The released diagnostic and recommendation parsers are deterministic keyword
classifiers used to reproduce the frozen endpoint values. They intentionally do
not model negation or nested clinical concepts, and diagnostic-label Jaccard is
defined as 1.0 when both reports have no matched released label. These choices
are part of the frozen benchmark definition and should not be changed without
recomputing the released endpoint summaries.

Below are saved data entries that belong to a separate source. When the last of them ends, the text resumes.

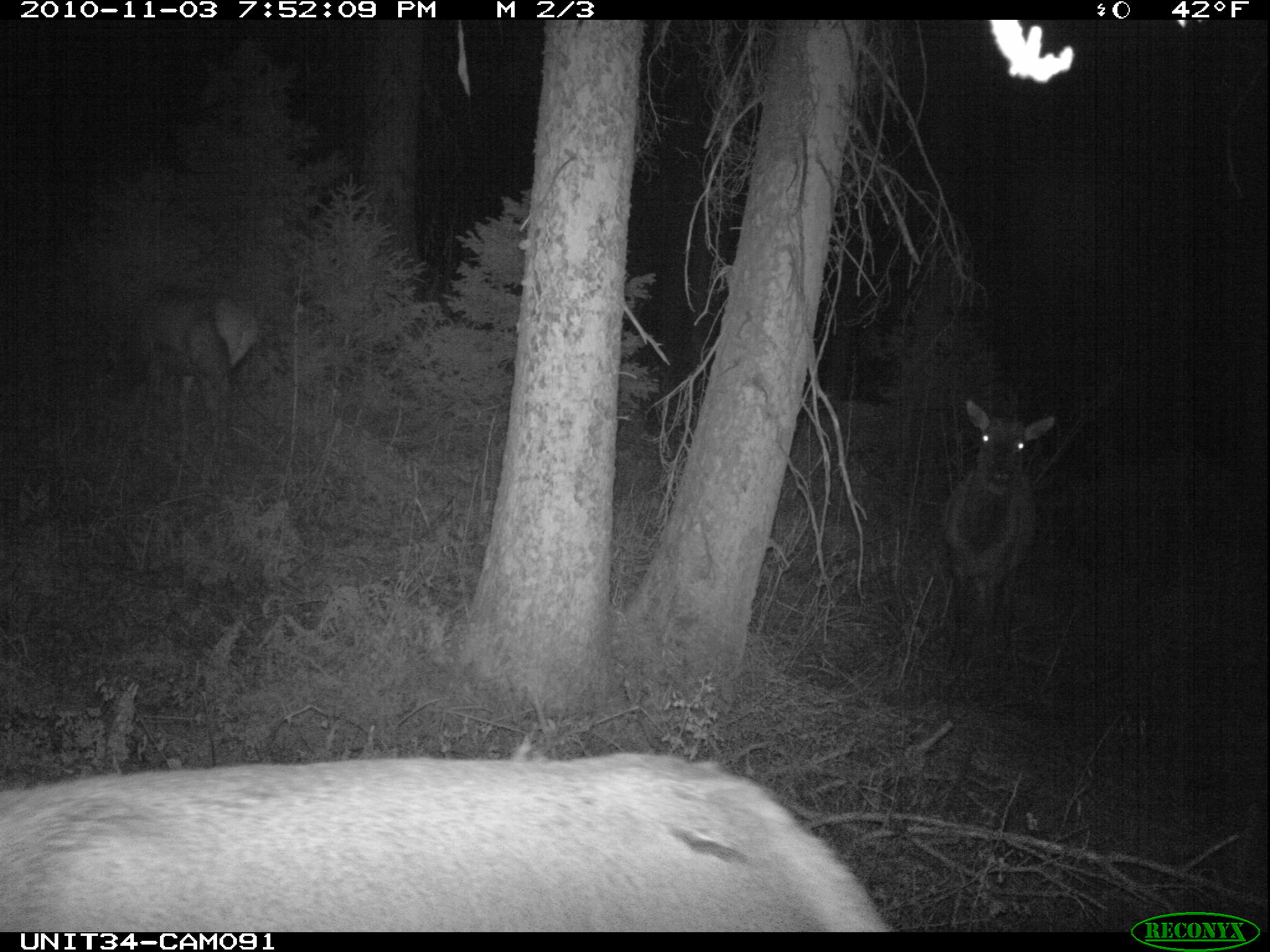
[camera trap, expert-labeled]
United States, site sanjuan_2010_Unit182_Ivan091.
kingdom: Animalia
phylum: Chordata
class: Mammalia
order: Artiodactyla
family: Cervidae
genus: Cervus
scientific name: Cervus elaphus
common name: red deer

The recommendation parser keeps conservative-management wording in the
no_action bucket. The frozen diagnostic synonym registry also preserves broad
fracture aliases (fx, break, broken) from the released Table 2 parser;
extract_labels_strict() is available for manual audits, but benchmark scoring
uses the frozen registry.
The frozen Table 2 confidence intervals are read from
artifacts/artifacts/Results/analysis/common_core_1000_summary.json. Those
intervals were generated with source-clustered percentile bootstrap confidence
intervals using 10,000 iterations and seed 42; reviewer_verify.py table2
recomputes point estimates and checks them against that frozen summary.
The code is released under the MIT license. Documentation and artifact metadata are released under the accompanying documentation license where provided.
This repository is prepared for anonymous review. The tracked source tree is not intended to contain author names, institutional names, private repository URLs, API keys, local machine paths, or raw source radiographs.